Colin Firth…the calm eye of the storm

“THE KINGSMAN”  My rating: B- 

129 minutes | MPAA rating: R

“KINGSMAN: THE SECRET SERVICE”

Tone is the secret sauce of cinema.

A film can have an interesting plot, good acting, great production values…but if the tone is off the whole thing sits queasily on the stomach like a cheap Mexican dinner.

Matthew Vaughn’s “Kingsman” has a lot going for it.  It’s a wicked spoof of Bondish spy films with tons of over-the-top action.  At its center it has a nifty mentor-student relationship.  And in Colin Firth and newcomer Taron Egerton it has a couple of hugely charismatic leading men.

And yet the tone is, well, iffy.

Borrowing the arched-eyebrow approach of Patrick Macnee’s John Steed from the old “Avengers” TV show, Firth plays Harry Hart, aka Galahad, a member of a super secret agency known as the Kingsmen.

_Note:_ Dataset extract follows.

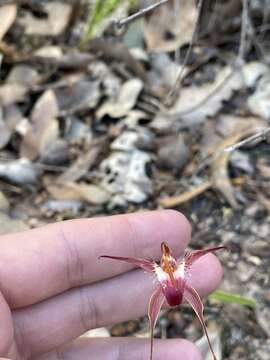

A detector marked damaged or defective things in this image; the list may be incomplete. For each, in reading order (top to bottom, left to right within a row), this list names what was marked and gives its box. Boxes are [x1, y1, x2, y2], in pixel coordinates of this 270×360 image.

rusty spider orchid [99, 242, 226, 360]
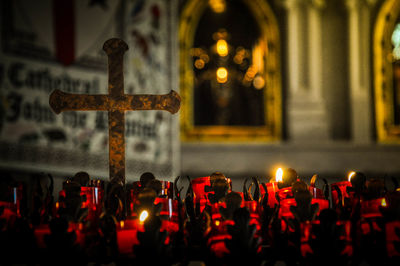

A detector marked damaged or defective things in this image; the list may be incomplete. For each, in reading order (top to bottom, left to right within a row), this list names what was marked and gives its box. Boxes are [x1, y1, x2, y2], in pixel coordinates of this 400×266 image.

rusty iron cross [48, 38, 181, 185]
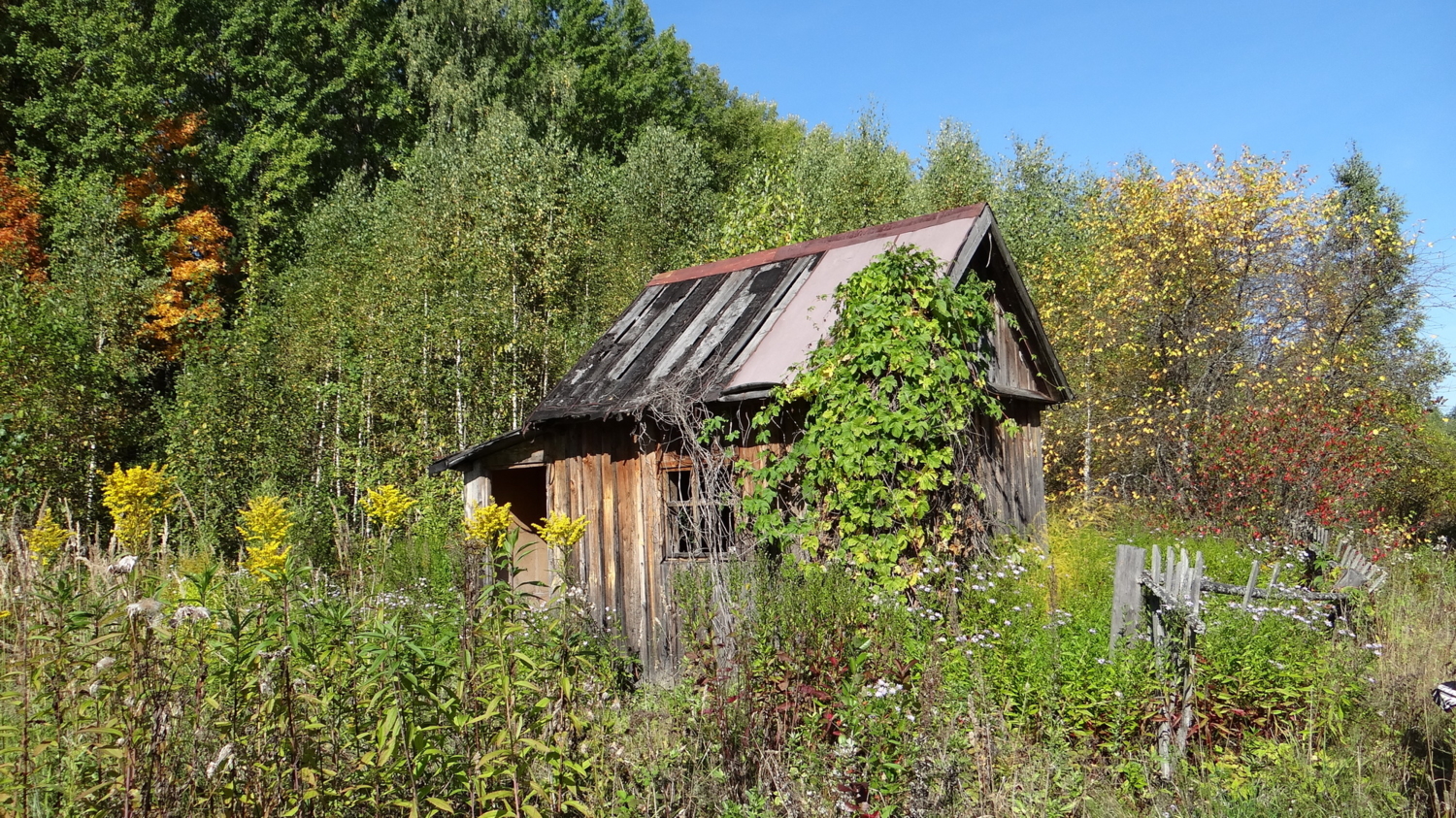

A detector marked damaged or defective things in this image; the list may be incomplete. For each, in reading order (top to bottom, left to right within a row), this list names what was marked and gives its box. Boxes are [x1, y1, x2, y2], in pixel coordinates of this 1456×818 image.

Operating out of a men’s clothing shop in London (which explains why its agents are so nattily dressed with pinstriped suits, tortoise-shell glasses and deadly umbrellas), the Kingsmen were formed decades ago by a cabal of obscenely rich men who thought international security too important to be left in the hands of governments and politicians.

The story — adapted by Vaughn and Jane Goldman from the comic Secret Service by Mark Millar and Dave Gibbons — has two main components.